### 目的 1
次の(a)〜(c)が本文抜粋の内容と合っているか、それぞれ「はい」か「いいえ」で答え、判断の決め手となる本文抜粋の語句をそのまま引用する。(a) マジョリンの住む世界では、負の感情が魔女たちの大好物とされている。(b) マジョリンは、魔法が大人の証だとは信じていない。(c) マジョリンは、ある少女の思いやりの心にふれて成長していく。

しかし、そんな環境にあって、いつしか心を置き去りにし、ストレスばかりを抱えていく子どもが増えているといいます。教育現場では、いじめや学級崩壊の問題が後を絶ちません。他者への優しさや思いやりよりも、自分のストレス発散を優先してしまう子どもたち・・・。

そして、マジョリンの住む世界では、こうした負の感情こそが魔女たちの大好物となっています。人間をそそのかし、嫉妬や裏切り、エゴを増大させることが魔女の生業であり、一人前の証です。エゴイズムに取りつかれた人間は、自分では周りを出し抜き、自分だけが得をしていると思っていますが、実は魔女たちのいいように操られているだけ。自分の人生を強く生き抜いていく“心の豊かさ”は擦り減っていくばかりです。

もちろん、人生において勉強や仕事(マジョリンの世界では魔法)は、とても重要な要素です。マジョリンも唯一魔法こそが大人の証と信じ、修行に励みます。しかし、ある少年の「思いやりの心」にふれて、悩み、そして魔法こそが絶対と考えていた頃からは考えられない、素敵なレディへと成長していきます。

### 抽出情報
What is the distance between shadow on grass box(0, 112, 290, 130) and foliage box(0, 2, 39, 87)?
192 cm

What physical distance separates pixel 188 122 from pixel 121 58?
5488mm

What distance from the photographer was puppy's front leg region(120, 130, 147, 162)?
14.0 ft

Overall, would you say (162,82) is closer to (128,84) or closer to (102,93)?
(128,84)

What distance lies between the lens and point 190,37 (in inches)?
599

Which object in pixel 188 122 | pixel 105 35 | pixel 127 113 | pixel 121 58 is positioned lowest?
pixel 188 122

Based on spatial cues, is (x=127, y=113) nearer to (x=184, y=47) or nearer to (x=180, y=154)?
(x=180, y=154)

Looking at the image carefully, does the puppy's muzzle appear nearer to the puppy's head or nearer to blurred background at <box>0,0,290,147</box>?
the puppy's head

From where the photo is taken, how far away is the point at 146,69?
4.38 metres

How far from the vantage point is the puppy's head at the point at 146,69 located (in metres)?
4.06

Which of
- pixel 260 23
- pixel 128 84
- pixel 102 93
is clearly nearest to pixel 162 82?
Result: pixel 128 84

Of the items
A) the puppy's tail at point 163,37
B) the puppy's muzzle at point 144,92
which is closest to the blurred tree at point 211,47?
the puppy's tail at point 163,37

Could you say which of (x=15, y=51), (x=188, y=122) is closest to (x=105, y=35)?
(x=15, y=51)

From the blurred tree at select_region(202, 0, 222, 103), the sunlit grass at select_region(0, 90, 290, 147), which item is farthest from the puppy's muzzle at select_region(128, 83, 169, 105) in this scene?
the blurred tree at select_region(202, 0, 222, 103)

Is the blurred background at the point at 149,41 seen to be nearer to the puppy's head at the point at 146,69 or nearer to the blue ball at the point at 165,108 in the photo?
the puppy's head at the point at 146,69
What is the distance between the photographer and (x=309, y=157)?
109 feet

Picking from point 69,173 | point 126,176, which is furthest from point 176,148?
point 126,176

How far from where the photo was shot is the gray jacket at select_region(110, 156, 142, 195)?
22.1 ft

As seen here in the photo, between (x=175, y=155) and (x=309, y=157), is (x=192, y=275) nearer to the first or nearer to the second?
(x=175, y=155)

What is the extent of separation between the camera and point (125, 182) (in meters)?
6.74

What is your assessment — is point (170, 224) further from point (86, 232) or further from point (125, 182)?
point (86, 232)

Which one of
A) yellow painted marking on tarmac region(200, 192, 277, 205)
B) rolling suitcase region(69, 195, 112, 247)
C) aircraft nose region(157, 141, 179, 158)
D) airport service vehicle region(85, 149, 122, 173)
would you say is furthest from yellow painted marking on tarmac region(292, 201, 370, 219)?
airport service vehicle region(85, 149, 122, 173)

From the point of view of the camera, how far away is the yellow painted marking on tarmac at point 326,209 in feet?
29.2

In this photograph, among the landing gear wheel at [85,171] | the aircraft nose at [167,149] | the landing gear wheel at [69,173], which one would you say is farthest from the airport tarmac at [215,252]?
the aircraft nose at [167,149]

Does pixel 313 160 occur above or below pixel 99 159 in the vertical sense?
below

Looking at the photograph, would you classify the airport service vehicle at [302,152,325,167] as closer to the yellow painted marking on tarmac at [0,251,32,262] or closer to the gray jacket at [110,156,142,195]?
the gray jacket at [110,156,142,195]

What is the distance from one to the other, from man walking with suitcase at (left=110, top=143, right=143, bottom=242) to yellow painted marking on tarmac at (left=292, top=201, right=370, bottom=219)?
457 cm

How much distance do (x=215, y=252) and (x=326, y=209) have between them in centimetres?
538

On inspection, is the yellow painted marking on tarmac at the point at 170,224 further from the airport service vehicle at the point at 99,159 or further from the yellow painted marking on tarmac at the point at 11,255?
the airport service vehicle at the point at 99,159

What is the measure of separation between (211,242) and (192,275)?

### 目的 2
一覧のうち「On inspection, is」を含む行から始めて一覧の最後の行までを、1行を1つの文字列とするJSONリストに書き直す。空行は含めない。

### 想定解答 1
(a) はい。「こうした負の感情こそが魔女たちの大好物となっています」
(b) いいえ。「マジョリンも唯一魔法こそが大人の証と信じ、修行に励みます」
(c) いいえ。「ある少年の「思いやりの心」にふれて」

### 想定解答 2
[
  "On inspection, is the yellow painted marking on tarmac at the point at 170,224 further from the airport service vehicle at the point at 99,159 or further from the yellow painted marking on tarmac at the point at 11,255?",
  "the airport service vehicle at the point at 99,159",
  "What is the measure of separation between (211,242) and (192,275)?"
]